*** Opening PASSAGE TO READ ***
DE1 — Lab 3: Physical Representations and Batch II Costs
Author : Badr TAJINI - Data Engineering I - ESIEE 2025-2026
Execute all cells. Capture plans and Spark UI evidence.
0. Setup and explicit schema
from pyspark.sql import SparkSession, functions as F, types as T
spark = SparkSession.builder.appName("de1-lab3").getOrCreate()
clicks_schema = T.StructType([
T.StructField("prev_title", T.StringType(), True),
T.StructField("curr_title", T.StringType(), True),
T.StructField("type", T.StringType(), True),
T.StructField("n", T.IntegerType(), True),
T.StructField("ts", T.TimestampType(), True),
])
dim_schema = T.StructType([
T.StructField("curr_title", T.StringType(), True),
T.StructField("curr_category", T.StringType(), True),
])
*** Closing PASSAGE TO READ ***
*** Opening DATASET ENTRIES ***
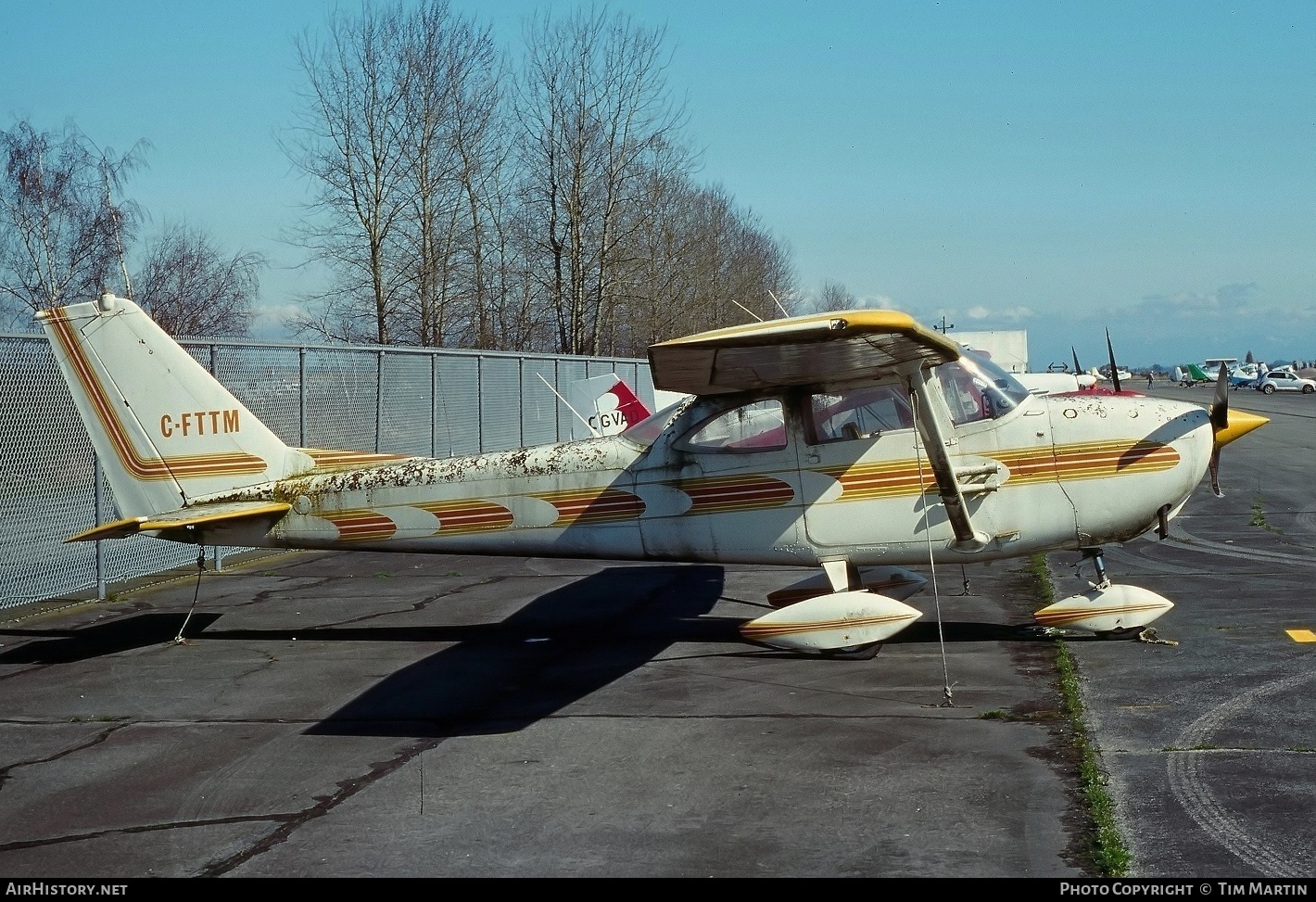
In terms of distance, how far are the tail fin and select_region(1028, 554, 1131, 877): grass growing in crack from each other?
263 inches

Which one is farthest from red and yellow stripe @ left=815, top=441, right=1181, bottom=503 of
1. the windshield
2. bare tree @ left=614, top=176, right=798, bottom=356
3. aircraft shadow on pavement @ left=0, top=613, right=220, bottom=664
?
bare tree @ left=614, top=176, right=798, bottom=356

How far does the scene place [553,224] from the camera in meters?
35.8

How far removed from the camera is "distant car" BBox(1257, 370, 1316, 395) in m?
84.2

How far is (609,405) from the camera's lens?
768 inches

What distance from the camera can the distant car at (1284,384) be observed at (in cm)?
8419

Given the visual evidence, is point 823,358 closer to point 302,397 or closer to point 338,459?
point 338,459

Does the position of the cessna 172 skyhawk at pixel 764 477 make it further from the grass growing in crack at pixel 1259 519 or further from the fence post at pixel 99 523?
the grass growing in crack at pixel 1259 519

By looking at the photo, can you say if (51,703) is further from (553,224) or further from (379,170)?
(553,224)

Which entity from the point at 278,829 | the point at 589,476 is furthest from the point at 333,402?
the point at 278,829

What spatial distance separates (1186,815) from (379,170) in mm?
25193

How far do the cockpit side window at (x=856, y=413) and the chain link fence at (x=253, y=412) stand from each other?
772cm

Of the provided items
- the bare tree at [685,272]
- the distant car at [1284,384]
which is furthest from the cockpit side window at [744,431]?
the distant car at [1284,384]

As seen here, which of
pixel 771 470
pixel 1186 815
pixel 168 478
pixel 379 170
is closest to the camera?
pixel 1186 815

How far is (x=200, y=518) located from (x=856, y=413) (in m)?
5.18
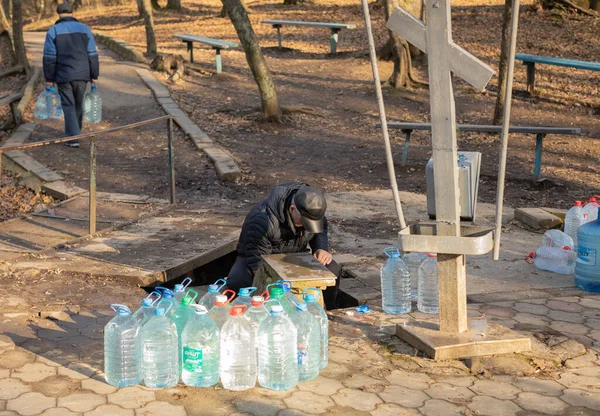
*** Closing DATASET ENTRIES ***
* [EXERCISE] Please continue the Spark lab handout on physical representations and batch costs, starting right after its final schema definition.

* [ANSWER BOX]
WARNING: Using incubator modules: jdk.incubator.vector
Using Spark's default log4j profile: org/apache/spark/log4j2-defaults.properties
25/12/20 14:17:49 WARN Utils: Your hostname, sable-ThinkPad-X1-Yoga-3rd, resolves to a loopback address: 127.0.1.1; using 10.192.33.105 instead (on interface wlp2s0)
25/12/20 14:17:49 WARN Utils: Set SPARK_LOCAL_IP if you need to bind to another address
Using Spark's default log4j profile: org/apache/spark/log4j2-defaults.properties
Setting default log level to "WARN".
To adjust logging level use sc.setLogLevel(newLevel). For SparkR, use setLogLevel(newLevel).
25/12/20 14:17:53 WARN NativeCodeLoader: Unable to load native-hadoop library for your platform... using builtin-java classes where applicable
25/12/20 14:17:56 WARN Utils: Service 'SparkUI' could not bind on port 4040. Attempting port 4041.
1. Ingest monthly CSVs (row format baseline)
base = "/home/sable/Documents/data engineering1/lab3-practice/data/"
paths = [f"{base}lab3_clicks_2025-05.csv", f"{base}lab3_clicks_2025-06.csv", f"{base}lab3_clicks_2025-07.csv"]
row_df = (spark.read.schema(clicks_schema).option("header","true").csv(paths)
.withColumn("year", F.year("ts")).withColumn("month", F.month("ts")))
row_df.cache()
print("Rows:", row_df.count())
row_df.printSchema()
row_df.show(5, truncate=False)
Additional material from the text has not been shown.